“In New Orleans, Brown announced he was retiring soon,” we learn on page 183 of The One. That was circa 1966, mind you, and of course he announced he was retiring soon—in a city where he’d steeped in history (see chapter five). This was the legendary cape routine writ larger, surrounding himself with a self-drawn shroud only to whip it off when showtime hit. “Brown was taking the rumors to a higher level, and they seemed to serve a personal need,” writes R.J. Smith.
“He had entered diva territory, evoking Sarah Bernhardt morbidly lugging her casket with her from town to town. ‘Love me now,’ he was saying. ‘I may not be around tomorrow.’”

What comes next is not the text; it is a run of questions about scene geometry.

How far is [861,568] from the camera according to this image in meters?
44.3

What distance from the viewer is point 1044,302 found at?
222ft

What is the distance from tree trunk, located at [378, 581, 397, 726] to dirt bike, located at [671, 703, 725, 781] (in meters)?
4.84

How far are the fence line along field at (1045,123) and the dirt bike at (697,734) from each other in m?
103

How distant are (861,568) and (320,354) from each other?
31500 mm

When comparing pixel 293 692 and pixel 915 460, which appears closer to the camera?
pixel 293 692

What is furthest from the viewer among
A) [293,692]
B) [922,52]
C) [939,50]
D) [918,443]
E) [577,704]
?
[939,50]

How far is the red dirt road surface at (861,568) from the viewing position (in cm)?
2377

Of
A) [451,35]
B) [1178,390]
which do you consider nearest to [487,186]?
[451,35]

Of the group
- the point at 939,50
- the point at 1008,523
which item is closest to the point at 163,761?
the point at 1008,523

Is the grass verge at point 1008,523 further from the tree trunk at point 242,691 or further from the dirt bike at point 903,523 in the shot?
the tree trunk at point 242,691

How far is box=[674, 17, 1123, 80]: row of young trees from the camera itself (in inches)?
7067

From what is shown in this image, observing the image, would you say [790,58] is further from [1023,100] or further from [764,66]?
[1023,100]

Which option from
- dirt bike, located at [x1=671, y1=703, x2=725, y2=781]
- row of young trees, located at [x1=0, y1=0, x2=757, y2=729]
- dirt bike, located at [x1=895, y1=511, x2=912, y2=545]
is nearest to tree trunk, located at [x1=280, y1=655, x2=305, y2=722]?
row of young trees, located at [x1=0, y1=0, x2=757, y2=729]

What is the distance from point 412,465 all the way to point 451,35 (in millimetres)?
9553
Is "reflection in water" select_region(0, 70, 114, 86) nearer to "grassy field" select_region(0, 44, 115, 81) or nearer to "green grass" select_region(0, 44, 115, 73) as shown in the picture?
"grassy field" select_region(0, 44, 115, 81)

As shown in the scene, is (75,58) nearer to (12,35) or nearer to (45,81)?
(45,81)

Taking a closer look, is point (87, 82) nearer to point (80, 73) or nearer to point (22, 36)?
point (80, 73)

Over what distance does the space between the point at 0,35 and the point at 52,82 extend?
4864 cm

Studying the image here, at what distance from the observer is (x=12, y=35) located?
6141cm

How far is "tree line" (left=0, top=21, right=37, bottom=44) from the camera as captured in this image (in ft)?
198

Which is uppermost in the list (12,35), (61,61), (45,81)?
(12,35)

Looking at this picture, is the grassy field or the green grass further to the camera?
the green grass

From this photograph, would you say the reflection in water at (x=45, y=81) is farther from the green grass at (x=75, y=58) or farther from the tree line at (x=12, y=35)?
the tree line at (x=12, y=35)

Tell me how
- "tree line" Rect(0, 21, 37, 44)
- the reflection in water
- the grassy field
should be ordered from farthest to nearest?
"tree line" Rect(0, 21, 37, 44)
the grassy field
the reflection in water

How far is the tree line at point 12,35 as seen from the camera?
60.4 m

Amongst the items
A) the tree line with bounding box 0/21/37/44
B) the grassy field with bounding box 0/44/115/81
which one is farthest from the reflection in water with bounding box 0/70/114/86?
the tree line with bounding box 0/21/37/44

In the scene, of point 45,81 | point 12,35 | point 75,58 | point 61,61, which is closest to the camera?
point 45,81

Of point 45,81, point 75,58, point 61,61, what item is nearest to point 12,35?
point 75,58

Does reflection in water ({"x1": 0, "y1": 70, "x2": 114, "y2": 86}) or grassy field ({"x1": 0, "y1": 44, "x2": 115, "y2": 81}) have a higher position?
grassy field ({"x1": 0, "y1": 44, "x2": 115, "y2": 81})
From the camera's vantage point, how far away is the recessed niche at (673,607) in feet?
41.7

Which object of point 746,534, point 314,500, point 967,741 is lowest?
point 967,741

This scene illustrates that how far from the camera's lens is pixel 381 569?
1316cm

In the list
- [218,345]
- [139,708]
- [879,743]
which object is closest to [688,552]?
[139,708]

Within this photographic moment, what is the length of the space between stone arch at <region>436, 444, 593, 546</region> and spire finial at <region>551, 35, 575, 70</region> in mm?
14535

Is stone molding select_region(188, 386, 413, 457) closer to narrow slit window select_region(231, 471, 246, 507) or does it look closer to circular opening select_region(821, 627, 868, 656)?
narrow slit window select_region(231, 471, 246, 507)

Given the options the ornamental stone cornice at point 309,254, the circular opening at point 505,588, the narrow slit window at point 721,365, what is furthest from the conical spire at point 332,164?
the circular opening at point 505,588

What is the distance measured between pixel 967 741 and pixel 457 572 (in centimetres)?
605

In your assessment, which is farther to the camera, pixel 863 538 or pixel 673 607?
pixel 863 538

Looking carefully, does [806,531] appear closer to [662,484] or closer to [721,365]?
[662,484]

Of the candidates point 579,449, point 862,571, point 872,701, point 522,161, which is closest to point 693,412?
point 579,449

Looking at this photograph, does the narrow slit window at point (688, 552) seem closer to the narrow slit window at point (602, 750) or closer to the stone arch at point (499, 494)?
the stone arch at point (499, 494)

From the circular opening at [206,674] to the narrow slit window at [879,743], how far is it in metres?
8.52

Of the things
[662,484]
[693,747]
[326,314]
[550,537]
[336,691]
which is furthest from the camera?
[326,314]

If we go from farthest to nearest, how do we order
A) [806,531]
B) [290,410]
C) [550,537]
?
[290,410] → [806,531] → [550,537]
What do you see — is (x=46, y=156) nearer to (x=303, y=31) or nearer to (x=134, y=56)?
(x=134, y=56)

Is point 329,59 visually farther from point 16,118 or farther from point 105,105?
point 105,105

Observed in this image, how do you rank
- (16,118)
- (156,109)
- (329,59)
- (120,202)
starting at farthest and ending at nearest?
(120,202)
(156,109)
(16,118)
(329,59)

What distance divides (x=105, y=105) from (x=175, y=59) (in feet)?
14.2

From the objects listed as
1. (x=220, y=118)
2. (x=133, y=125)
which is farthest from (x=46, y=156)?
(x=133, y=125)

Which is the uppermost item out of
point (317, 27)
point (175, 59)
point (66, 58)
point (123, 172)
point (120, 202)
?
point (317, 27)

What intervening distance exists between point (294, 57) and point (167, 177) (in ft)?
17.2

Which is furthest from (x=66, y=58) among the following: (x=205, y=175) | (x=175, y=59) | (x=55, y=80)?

All people must pass, but James Brown like a few others from different circumstances, like James Dean and Elvis and Hank Sr. and John Wayne and Lady Di, etched their own iconography. They evinced.
Their deaths seem footnotes to their evincing. All the more astounding from, in Brown’s case, a child who quite aside from being black and poor in the Deep South, died at birth and didn’t breathe until his stubborn Aunt Minnie breathed life (and maybe stubbornness) into his tiny body for several minutes. So sayeth James.
“That’s a devastating entrance,” remarks Smith. “It’s also impossible because a stillborn infant is dead in the uterus…. But Brown felt different…. He saw his stillborn entrance as the moment his specialness first revealed itself.”
In other words, he got that feeling, and that feeling begat all else. Smith’s fine with facts and respectful of the story facts tell, but he wisely does not deny his subject’s force of nature. When you evince with that ferocity, you conquer facts along with everything else.
I’m sorry James Brown apparently doesn’t merit a two-volume history like Elvis did by Peter Guralnick, but that’s not Smith’s fault. Smith begins the story long before his subject’s birth and ends it after his death. Elvis is in there too: “But it wasn’t the man he liked. Not really. It was the crown.” There could be only The One.